■ PASSAGE PROVIDED:
1984 is arguably the most famous dystopian political novel of all time. Orwell’s symbols, allegories and concepts have influenced a myriad of social commentators and left-wing ideologists for decades. In this new adaptation, presented by Headlong and Nottingham Playhouse Theatre Company, the cruelty and control, dominance and destruction implemented by Big Brother and the Party appears even more sinister and omnipresent than ever. This production places the themes of Orwell’s text under harsh scrutiny; the production is complex and intricate, an interrogation into both the days of the Party and its aftermath. Although an inevitably dark and heavy performance, 1984 is astonishingly successful in bringing Orwell’s text to the stage.

■ EXERCISE TASKS:
- 1) Reproduce the passage from the review of the 1984 stage adaptation, beginning at the words "1984 is arguably" and stopping after "to the stage.".
- 2) Render this sentence from the review of the 1984 stage adaptation in Spanish: "Although an inevitably dark and heavy performance, 1984 is astonishingly successful in bringing Orwell’s text to the stage."
- 3) Write the next part of the review of the 1984 stage adaptation, picking up after its final sentence.
The material after this review of the 1984 stage adaptation plays no part in the work.

■ INFORMATION SHOWN:
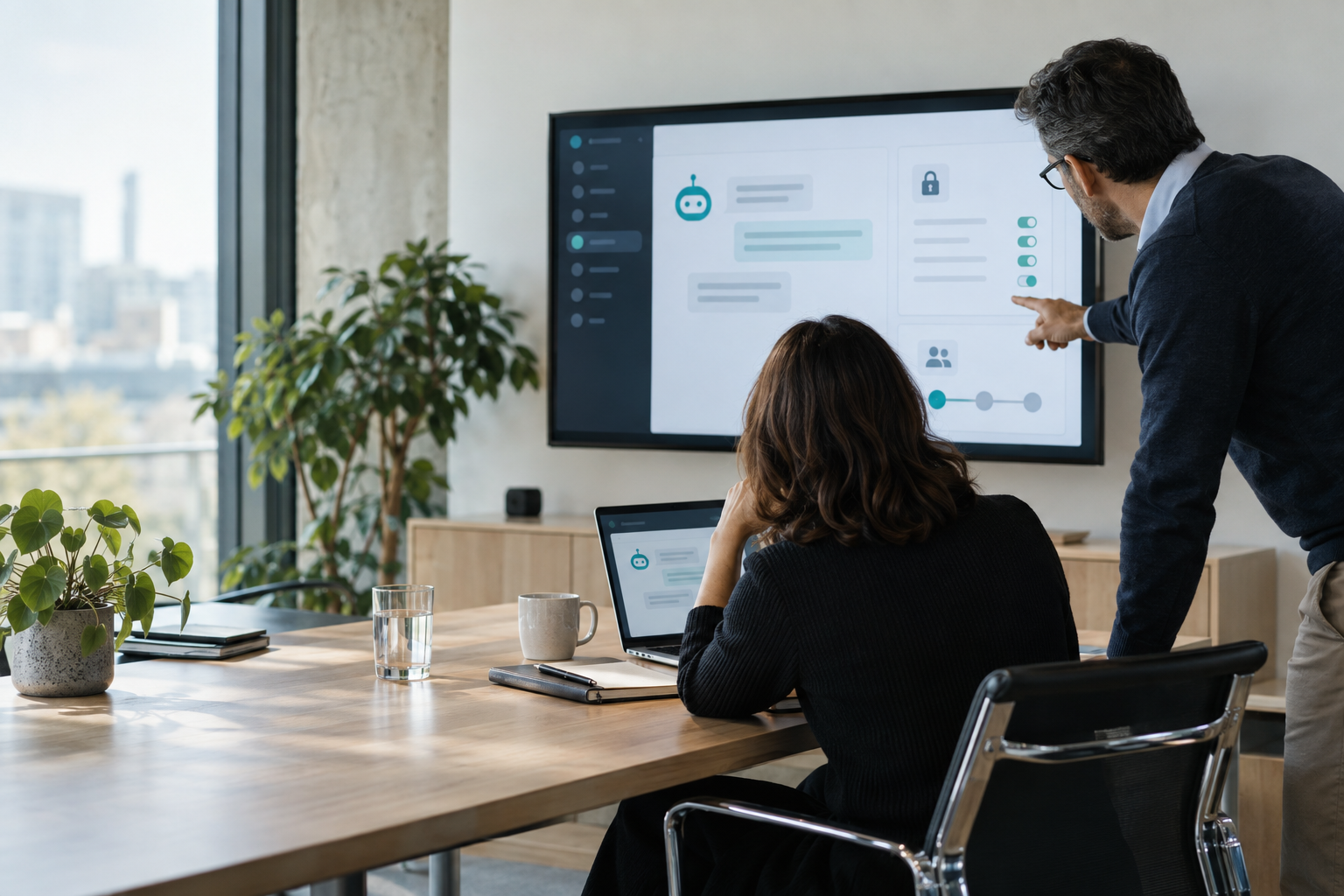 Fotografía editorial generada con IA de un equipo revisando permisos y respuestas privadas antes de desplegar un asistente en el chat corporativo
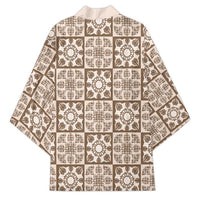 Beige Palaka Quilt Hawaii Kimono Hawaiian Tropical Monstera Sea Turtle LT14 - Polynesian Pride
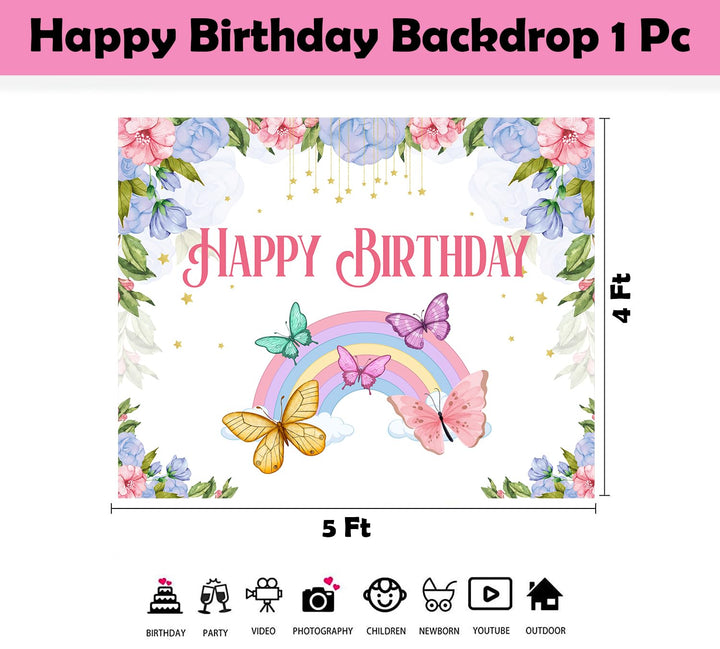 Party Propz Happy Birthday Butterfly Backdrop Banner - Backdrop for Decoration (4x5 Ft) | Birthday Decoration Items | Butterfly Theme Birthday Party Decorations | Happy Birthday Banner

■ PER-TASK ANSWERS:
- 1)
1984 is arguably the most famous dystopian political novel of all time. Orwell’s symbols, allegories and concepts have influenced a myriad of social commentators and left-wing ideologists for decades. In this new adaptation, presented by Headlong and Nottingham Playhouse Theatre Company, the cruelty and control, dominance and destruction implemented by Big Brother and the Party appears even more sinister and omnipresent than ever. This production places the themes of Orwell’s text under harsh scrutiny; the production is complex and intricate, an interrogation into both the days of the Party and its aftermath. Although an inevitably dark and heavy performance, 1984 is astonishingly successful in bringing Orwell’s text to the stage.

- 2) Aunque es una representación inevitablemente oscura y densa, 1984 logra con asombroso éxito llevar el texto de Orwell al escenario.

- 3)
One day in Airstrip One, Oceania, Winston Smith – played by the talented Mark Arends – begins to write a diary. Increasingly disillusioned by Big Brother and the Party, Winston channels his anger and frustrations into writing – a rebellious act which renders him instantly a dead man. In constant fear of being caught by the Thought Police, Winston meets Julia, played by Hara Yannas, a fellow anti-Big Brother conspirator. Amidst a love affair ruled by fear and oppression, Winston and Julia attempt to join the Brotherhood, an organisation dedicated to implementing the downfall of Big Brother. However, in a world of Newspeak, double-thought and double-crossing, the two can trust no-one, not even one another, nor can they ever escape the omniscient gaze of Big Brother.
This production is truly innovative. The employment of hidden cameras and screens, carried by actors or placed on props, broadcasts close-ups of intense scenes, not only mirroring the telescreens of Oceania but implicating the audience in the covert spying and undercover deceptions that have become habitual during the Party’s regime. Manipulation of stage space is also a device which dismantles the fourth wall: the audience are simultaneously spectators, fellow conspirators and Big Brother’s spies, the many and constant eyes that track the life and actions of Winston and Julia from beginning to end.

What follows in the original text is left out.